• **REQUIRED ACTION**: Give a verbatim quotation of every record.

Dataset entries:

● ● ● ● ● ● ●

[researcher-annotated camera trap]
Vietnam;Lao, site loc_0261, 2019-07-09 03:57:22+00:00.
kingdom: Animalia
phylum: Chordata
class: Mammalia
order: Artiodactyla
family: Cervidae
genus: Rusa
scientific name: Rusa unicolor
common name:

● ● ● ● ● ● ●

• **ANSWER SPACE**:
[researcher-annotated camera trap]
Vietnam;Lao, site loc_0261, 2019-07-09 03:57:22+00:00.
kingdom: Animalia
phylum: Chordata
class: Mammalia
order: Artiodactyla
family: Cervidae
genus: Rusa
scientific name: Rusa unicolor
common name:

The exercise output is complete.